*** TEXT SEGMENT Section Begins ***

Published On: August 23, 2022
Reviewed On: August 23, 2022
Updated On: June 22, 2023
Despite what most people think, attention deficit hyperactivity disorder (ADHD) isn’t just a one-size-fits-all condition. There are 2 distinct types of ADHD, plus a third that’s a combination of the others. The first type, inattentive ADHD, is characterized by an inability to focus, being easily distracted, and finding it challenging to complete tasks.
The second type, hyperactive-impulsive ADHD, is hallmarked with symptoms like being in perpetual motion, talking too much, and being unable to control thoughts, actions, or responses. This “classic” form is what most people think of when they hear the term ADHD. Despite it being well-known, when it presents without any signs of distraction or inattentive behavior, ADHD impulsive type is actually the rarest form of ADHD.
There are distinct differences between the types of ADHD. Read on to learn more about the very specific ADHD impulsive and hyperactive type.
ADHD impulsive hyperactivity is characterized by frenetic activity, lack of impulse control, and constant talking. While adults can have this type of ADHD, hyperactivity tends to lessen as a person ages.
While an impulsive action is normal every once in a while, someone who lives with hyperactive-impulsive ADHD typically seems to have little to no self-control and feels like they must be in constant motion. They might interrupt other people’s conversations, even if they don’t have anything valuable to say. They can also be drawn to risky behavior. This is a very recognizable form of ADHD and is more common in children, boys, and men. Studies have shown that those with ADHD have weaker prefrontal cortex circuits, which is the part of the brain that regulates attention, emotion, and behavior.
ADHD impulsive hyperactivity is by far the most easy-to-spot type of ADHD, while the inattentive and distractible form is more subtle. Someone with inattentive ADHD isn’t necessarily active and fidgety. They do, however, have difficulty focusing on a project or task, finishing it, and turning it in on time.
As noted, some people have a combination of both types of ADHD. In fact, that’s the most commonly diagnosed type of ADHD in the United States.
“In hyperactive-impulsive type ADHD, a person struggles to sit still and focus on activities, has difficulty managing their impulses, and acts without thinking most of the time during activities. It’s different from the other kind of ADHD, where someone struggles with distraction and lack of focus.”

*** TEXT SEGMENT Section Ends ***

◆ REQUIRED ACTIONS
A) Answer each question from the ADHD article, one answer per line, marked (i), (ii), (iii) like the questions.
(i) Which type of ADHD is most commonly diagnosed in the United States?
(ii) In people with ADHD, which part of the brain have studies found to have weaker circuits?
(iii) In what case is the impulsive type the rarest form of ADHD?
B) Using the ADHD article, explain in one to three sentences why weaker prefrontal cortex circuits matter for people with ADHD.
C) Continue the ADHD article from its last sentence.

*** DATA LISTING Section Begins ***

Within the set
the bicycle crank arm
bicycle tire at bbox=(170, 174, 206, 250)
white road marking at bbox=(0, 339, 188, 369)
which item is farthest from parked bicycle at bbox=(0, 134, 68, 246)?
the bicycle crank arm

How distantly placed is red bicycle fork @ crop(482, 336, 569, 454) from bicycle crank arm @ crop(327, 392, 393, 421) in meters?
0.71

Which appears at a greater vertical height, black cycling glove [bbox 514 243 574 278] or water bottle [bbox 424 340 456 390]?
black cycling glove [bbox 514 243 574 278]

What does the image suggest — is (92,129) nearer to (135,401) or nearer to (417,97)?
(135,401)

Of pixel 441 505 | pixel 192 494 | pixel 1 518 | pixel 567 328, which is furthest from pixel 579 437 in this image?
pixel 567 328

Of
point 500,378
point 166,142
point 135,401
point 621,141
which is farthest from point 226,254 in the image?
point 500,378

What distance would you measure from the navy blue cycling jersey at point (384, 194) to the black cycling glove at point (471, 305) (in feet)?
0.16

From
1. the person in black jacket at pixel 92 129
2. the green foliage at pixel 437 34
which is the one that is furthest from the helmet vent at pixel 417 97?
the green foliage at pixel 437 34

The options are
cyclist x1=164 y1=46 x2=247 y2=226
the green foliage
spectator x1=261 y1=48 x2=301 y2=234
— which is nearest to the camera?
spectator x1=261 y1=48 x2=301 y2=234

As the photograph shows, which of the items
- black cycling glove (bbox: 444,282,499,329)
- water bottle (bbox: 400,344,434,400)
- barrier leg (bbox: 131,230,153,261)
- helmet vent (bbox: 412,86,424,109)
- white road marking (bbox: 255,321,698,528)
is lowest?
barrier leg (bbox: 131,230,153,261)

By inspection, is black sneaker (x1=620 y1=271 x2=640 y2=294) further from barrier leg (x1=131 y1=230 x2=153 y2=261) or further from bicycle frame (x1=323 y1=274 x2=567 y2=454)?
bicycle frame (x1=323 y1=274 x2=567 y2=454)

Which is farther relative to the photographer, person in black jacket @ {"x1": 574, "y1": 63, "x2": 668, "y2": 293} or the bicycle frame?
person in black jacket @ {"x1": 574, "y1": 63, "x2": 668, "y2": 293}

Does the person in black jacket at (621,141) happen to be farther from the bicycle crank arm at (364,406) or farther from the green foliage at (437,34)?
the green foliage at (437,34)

*** DATA LISTING Section Ends ***

◆ ANSWERS BELOW
A)
(i) The combination of both types (inattentive and hyperactive-impulsive).
(ii) The prefrontal cortex.
(iii) When it presents without any signs of distraction or inattentive behavior.

B) The prefrontal cortex is the part of the brain that regulates attention, emotion, and behavior. Studies have shown that people with ADHD have weaker circuits in this region.

C)
While people can experience hyperactive-impulsive ADHD differently, some of the more commonly reported symptoms include:
It’s important to note that these symptoms by themselves are not necessarily an indication of ADHD. For an accurate diagnosis to be made, symptoms must be extreme and occur over a period of at least 6 months. Only a mental health professional can diagnose ADHD. (Note: Adult ADHD symptoms are not easy to distinguish because they are not as obvious as childhood ADHD symptoms. For example, a young child with ADHD may be prone to make careless mistakes related to schoolwork while a person with adult ADHD would have trouble completing work.)
Hyperactivity and lack of impulse control go hand in hand. A hyperactive child is the one who might always be shouting out the answers in class without raising their hand or jumping out of their seat dozens of times during class. This is the child who won’t stop talking and who has difficulty focusing on a task.
We don’t fully know what causes ADHD. Researchers strongly believe there’s a genetic link though since ADHD tends to run in families.
Other potential causes might include smoking and alcohol use during pregnancy, low birth weight or being born premature, and brain injuries. Exposure to toxins, such as lead, may also have something to do with a child developing ADHD, according to a 2016 study.
Only a professional, licensed psychiatrist, psychologist, or doctor can diagnose ADHD. Finding someone who has experience in diagnosing and treating ADHD can be helpful in ensuring that you get the right diagnosis and begin an effective treatment plan.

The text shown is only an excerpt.